* [To do]:
Reproduce the part of the excerpt on Repsol's A Coruña refinery that opens with the words "The industrial transformation" and closes with "emissions by 2050.".

* [Excerpted passage]:
'''

Furthermore, in certain sectors such as heavy vehicles and aviation, which are currently not electrifiable, biofuels will continue to be the fastest and most cost-efficient option for reducing emissions in transport over the coming years.

The industrial transformation of the A Coruña refinery

The Coruña refinery is in full industrial transformation to become a multi-energy hub capable of manufacturing low-carbon-footprint products such as biofuels produced from waste. This focus on the circular economy is included in Repsol’s Strategic Plan 2021-2025 and is one of the company’s lines of action to achieve its goal of zero net emissions by 2050.

In addition, this transformation process includes the production of renewable hydrogen from biogas, and modifications in units and implementation of new technologies to reduce CO 2 emissions, which will also allow energy integration with the local environment.

Likewise, the new logistics facilities in Punta Langosteira will allow the management of new products and the traffic of raw materials, helping to create the renewable energy hub that will be the A Coruña Green Port.

Advances in decarbonisation

Repsol presented new goals on October 5 that will accelerate its transformation to become a net-zero emissions company by 2050. The company announced an increase in renewable generation and emission reduction targets, as well as an increase in investment in low carbon solutions to accelerate your transformation.

Thus, the company increases investment in the 2021-2025 period to 19,300 million euros, allocating an additional 1,000 million euros compared to what is envisaged in the Strategic Plan to increase its renewable electricity generation and its emission-free hydrogen production, and promote other low-carbon initiatives.

'''

* [Questions about scene geometry]:
'''

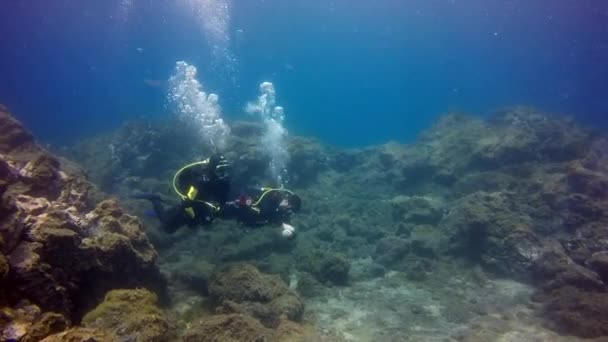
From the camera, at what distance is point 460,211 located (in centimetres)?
1116

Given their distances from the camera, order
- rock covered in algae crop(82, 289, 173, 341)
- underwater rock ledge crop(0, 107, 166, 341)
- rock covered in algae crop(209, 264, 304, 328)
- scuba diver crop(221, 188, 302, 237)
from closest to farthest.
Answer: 1. underwater rock ledge crop(0, 107, 166, 341)
2. rock covered in algae crop(82, 289, 173, 341)
3. rock covered in algae crop(209, 264, 304, 328)
4. scuba diver crop(221, 188, 302, 237)

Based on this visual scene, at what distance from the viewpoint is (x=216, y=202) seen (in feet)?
25.8

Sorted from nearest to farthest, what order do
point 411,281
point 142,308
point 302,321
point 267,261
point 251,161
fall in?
1. point 142,308
2. point 302,321
3. point 411,281
4. point 267,261
5. point 251,161

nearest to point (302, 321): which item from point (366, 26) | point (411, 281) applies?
point (411, 281)

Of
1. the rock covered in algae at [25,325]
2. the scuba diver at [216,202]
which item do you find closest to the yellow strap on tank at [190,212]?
the scuba diver at [216,202]

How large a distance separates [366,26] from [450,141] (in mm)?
141599

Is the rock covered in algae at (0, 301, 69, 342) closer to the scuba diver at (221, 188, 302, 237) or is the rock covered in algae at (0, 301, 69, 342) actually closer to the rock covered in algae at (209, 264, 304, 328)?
the rock covered in algae at (209, 264, 304, 328)

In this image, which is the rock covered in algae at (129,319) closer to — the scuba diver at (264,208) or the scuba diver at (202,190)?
the scuba diver at (202,190)

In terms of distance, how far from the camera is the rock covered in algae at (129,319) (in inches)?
164

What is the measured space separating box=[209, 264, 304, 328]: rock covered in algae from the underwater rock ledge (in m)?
1.24

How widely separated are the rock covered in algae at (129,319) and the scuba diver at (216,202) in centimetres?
279

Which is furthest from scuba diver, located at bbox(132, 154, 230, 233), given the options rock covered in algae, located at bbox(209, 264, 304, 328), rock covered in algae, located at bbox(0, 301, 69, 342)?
rock covered in algae, located at bbox(0, 301, 69, 342)

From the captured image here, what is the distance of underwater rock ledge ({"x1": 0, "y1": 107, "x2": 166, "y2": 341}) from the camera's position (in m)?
3.87

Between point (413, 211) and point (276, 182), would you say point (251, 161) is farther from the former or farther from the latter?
point (413, 211)
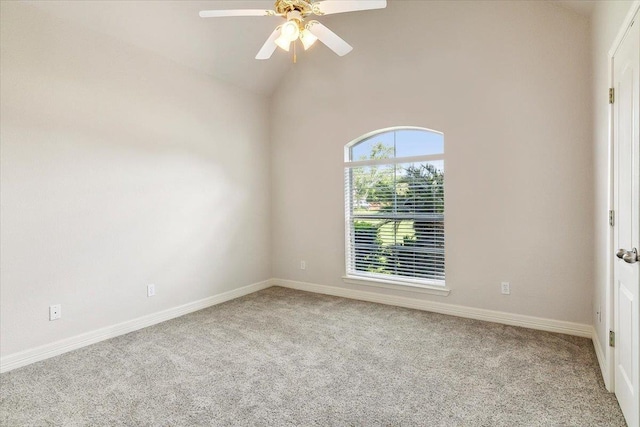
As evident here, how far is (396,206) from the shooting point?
4.26 meters

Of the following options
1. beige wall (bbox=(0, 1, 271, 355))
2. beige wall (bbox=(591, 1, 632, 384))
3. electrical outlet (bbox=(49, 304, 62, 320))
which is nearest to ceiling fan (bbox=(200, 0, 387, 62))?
beige wall (bbox=(591, 1, 632, 384))

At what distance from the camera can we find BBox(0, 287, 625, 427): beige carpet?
6.57 ft

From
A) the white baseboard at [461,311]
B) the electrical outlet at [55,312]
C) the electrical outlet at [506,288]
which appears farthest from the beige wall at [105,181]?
the electrical outlet at [506,288]

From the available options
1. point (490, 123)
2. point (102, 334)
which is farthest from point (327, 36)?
point (102, 334)

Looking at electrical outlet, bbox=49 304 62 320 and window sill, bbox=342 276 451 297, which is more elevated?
electrical outlet, bbox=49 304 62 320

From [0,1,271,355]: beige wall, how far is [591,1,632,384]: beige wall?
384 centimetres

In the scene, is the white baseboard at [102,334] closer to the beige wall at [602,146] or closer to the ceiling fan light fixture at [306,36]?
the ceiling fan light fixture at [306,36]

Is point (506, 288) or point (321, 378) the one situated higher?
point (506, 288)

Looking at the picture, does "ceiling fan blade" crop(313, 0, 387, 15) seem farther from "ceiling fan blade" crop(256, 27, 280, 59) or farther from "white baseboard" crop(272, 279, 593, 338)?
"white baseboard" crop(272, 279, 593, 338)

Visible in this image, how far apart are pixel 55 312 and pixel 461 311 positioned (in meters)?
3.89

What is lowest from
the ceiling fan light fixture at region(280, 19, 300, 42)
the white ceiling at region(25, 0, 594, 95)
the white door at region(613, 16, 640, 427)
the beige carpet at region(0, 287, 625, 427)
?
the beige carpet at region(0, 287, 625, 427)

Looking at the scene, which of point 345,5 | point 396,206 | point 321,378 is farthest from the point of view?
point 396,206

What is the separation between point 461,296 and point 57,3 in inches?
184

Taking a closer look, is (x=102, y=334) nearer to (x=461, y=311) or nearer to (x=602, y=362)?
(x=461, y=311)
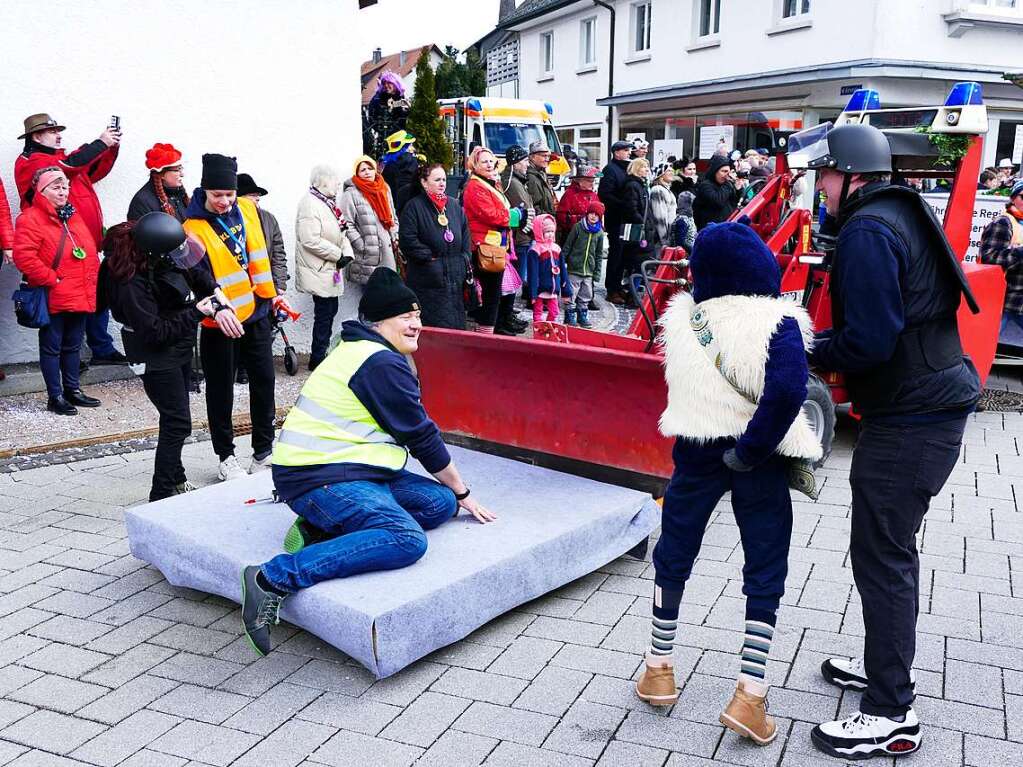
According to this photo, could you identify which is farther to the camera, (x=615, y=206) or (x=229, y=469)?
(x=615, y=206)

'''

* [Written answer]:
The industrial transformation of the A Coruña refinery

The Coruña refinery is in full industrial transformation to become a multi-energy hub capable of manufacturing low-carbon-footprint products such as biofuels produced from waste. This focus on the circular economy is included in Repsol’s Strategic Plan 2021-2025 and is one of the company’s lines of action to achieve its goal of zero net emissions by 2050.